Keteladanan adalah metode paling efektif dalam penanaman nilai moral. Guru yang menunjukkan sikap jujur, disiplin, adil, dan empati akan menjadi inspirasi bagi siswa. Siswa lebih mudah menginternalisasi nilai-nilai moral ketika mereka melihat guru mereka menerapkan nilai-nilai tersebut dalam kehidupan sehari-hari.
Nilai-nilai moral dapat diintegrasikan ke dalam berbagai mata pelajaran. Misalnya, dalam pelajaran sejarah, guru dapat membahas pentingnya keadilan dan tanggung jawab melalui tokoh-tokoh bersejarah. Dalam pembelajaran sains, guru dapat menekankan pentingnya integritas dalam penelitian ilmiah. Dengan cara ini, siswa tidak hanya belajar teori tetapi juga memahami penerapan nilai-nilai etika dalam berbagai konteks kehidupan.
Siswa sering menghadapi situasi yang menantang secara moral, seperti tekanan teman sebaya, cyberbullying, atau konflik nilai. Guru dapat membantu mereka melalui dialog terbuka, memberikan pandangan yang seimbang, dan membimbing siswa untuk membuat keputusan berdasarkan prinsip moral. Pendekatan ini tidak hanya membantu siswa memahami dampak dari tindakan mereka tetapi juga memperkuat kemampuan berpikir kritis mereka.
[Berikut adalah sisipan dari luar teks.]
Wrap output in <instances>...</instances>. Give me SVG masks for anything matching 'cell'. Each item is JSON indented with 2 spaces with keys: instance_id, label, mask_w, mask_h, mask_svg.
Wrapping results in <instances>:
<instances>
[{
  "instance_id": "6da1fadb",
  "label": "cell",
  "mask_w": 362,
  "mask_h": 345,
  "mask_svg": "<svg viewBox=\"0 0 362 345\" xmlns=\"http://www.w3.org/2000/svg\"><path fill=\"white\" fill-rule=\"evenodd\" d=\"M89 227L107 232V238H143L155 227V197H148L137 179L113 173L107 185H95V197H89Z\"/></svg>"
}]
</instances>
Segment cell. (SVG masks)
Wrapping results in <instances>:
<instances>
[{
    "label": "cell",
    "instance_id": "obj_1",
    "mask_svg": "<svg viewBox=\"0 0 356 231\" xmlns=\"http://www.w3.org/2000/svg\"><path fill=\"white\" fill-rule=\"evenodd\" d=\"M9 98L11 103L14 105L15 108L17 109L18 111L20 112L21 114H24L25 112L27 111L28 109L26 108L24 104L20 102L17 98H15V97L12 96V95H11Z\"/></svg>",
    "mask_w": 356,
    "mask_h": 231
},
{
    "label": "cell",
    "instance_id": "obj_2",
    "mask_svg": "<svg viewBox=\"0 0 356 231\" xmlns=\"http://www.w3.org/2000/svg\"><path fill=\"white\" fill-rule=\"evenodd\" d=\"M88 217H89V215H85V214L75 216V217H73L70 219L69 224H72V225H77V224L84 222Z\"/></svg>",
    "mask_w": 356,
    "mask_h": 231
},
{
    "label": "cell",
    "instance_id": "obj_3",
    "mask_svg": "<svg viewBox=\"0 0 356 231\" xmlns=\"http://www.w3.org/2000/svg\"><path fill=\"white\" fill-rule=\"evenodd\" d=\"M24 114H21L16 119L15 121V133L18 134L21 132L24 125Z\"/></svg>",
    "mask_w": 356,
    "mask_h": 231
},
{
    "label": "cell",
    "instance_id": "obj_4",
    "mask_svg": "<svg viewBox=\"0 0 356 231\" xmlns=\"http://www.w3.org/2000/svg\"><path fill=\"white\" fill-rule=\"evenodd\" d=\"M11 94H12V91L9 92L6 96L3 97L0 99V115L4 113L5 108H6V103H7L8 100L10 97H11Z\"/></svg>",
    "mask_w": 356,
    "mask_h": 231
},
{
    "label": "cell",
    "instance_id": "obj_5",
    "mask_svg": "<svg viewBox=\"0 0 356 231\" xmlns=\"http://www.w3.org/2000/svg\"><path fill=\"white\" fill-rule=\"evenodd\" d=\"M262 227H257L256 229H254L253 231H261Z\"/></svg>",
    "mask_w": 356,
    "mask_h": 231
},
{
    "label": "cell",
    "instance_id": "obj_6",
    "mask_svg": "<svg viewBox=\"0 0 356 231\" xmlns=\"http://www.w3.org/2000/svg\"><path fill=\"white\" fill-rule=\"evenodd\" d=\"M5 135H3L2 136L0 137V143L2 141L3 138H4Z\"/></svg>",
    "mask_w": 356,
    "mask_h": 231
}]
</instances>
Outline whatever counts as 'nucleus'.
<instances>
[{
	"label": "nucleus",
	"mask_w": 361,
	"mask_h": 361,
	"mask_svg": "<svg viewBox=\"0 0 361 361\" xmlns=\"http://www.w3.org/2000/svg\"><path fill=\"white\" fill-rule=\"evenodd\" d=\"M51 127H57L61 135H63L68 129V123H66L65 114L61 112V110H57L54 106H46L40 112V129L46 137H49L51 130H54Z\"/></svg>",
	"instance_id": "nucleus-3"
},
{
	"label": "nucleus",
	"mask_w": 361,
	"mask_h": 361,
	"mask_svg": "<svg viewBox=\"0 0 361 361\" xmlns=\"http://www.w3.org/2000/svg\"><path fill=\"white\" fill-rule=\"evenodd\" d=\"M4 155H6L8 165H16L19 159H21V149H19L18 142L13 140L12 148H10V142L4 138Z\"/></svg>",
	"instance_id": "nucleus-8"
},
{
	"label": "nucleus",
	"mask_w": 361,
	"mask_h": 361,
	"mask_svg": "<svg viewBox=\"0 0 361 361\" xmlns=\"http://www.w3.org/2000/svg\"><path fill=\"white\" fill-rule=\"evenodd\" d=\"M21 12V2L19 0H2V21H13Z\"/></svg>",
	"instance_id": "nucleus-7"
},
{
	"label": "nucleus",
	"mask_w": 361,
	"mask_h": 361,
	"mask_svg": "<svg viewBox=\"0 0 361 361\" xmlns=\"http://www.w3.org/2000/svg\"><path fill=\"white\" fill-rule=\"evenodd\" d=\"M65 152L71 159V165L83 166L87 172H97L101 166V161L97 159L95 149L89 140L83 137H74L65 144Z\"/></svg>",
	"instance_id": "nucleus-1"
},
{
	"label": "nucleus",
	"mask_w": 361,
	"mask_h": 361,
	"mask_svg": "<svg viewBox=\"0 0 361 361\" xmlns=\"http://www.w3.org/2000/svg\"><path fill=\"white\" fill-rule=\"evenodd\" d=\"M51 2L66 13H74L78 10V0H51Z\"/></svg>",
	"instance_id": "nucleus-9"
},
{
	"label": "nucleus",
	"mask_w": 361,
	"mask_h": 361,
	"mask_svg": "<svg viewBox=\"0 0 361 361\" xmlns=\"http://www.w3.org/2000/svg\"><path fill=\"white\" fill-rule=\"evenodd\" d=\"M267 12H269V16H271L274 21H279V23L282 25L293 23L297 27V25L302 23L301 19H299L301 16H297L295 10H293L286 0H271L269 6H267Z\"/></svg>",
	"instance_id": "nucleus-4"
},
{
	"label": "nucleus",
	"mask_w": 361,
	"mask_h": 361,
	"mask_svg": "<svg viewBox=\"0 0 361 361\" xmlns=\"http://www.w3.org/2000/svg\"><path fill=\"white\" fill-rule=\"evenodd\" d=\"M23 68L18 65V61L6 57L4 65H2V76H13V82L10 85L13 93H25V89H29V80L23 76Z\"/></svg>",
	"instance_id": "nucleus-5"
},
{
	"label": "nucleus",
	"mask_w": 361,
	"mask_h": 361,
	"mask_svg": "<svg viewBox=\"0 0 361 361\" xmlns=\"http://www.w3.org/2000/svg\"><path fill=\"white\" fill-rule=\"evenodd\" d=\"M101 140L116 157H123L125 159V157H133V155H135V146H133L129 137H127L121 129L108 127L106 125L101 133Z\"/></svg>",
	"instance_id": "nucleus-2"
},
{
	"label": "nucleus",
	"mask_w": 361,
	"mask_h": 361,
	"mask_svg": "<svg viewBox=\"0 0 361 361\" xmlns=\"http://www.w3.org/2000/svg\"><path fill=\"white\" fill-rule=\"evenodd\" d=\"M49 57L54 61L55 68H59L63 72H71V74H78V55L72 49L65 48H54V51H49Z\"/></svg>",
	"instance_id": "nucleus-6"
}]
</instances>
Tantangan era digital, seperti plagiarisme, penyebaran informasi palsu, dan pelanggaran privasi, memerlukan perhatian serius. Guru memiliki peran penting dalam mengajarkan etika digital kepada siswa, seperti menggunakan media sosial secara bertanggung jawab, menghormati privasi orang lain, dan memverifikasi informasi sebelum membagikannya.
AI bukanlah pengganti guru, melainkan alat untuk mendukung proses belajar-mengajar. Teknologi ini dapat membantu guru dalam mengelola beban administratif, memberikan umpan balik cepat, dan menciptakan pengalaman belajar yang lebih menarik. Namun, kreativitas, empati, dan kemampuan guru untuk membangun hubungan personal adalah hal-hal yang tidak dapat digantikan oleh teknologi. Guru harus melihat AI sebagai mitra, bukan pesaing. Dengan memanfaatkan AI secara strategis, guru dapat menciptakan pendidikan yang lebih inklusif, memfasilitasi kebutuhan siswa yang beragam, dan memperluas jangkauan pembelajaran.
Di tengah derasnya arus teknologi, guru tetap menjadi pilar utama dalam pendidikan. Dengan menjadi teladan moral, mengintegrasikan nilai-nilai etika dalam pembelajaran, dan membimbing siswa menghadapi tantangan era digital, guru tidak hanya mentransfer pengetahuan tetapi juga membentuk karakter siswa. Kemajuan teknologi, termasuk AI, harus dilihat sebagai peluang untuk meningkatkan kualitas pendidikan. Namun, nilai-nilai moral dan etika tetap menjadi fondasi yang kokoh bagi kehidupan. Melalui peran strategis guru, generasi muda dapat tumbuh menjadi individu yang tidak hanya cerdas tetapi juga memiliki integritas, empati, dan tanggung jawab sosial. Dengan bimbingan yang tepat, teknologi dan pendidikan dapat berjalan harmonis, menciptakan peradaban yang lebih baik bagi masa depan.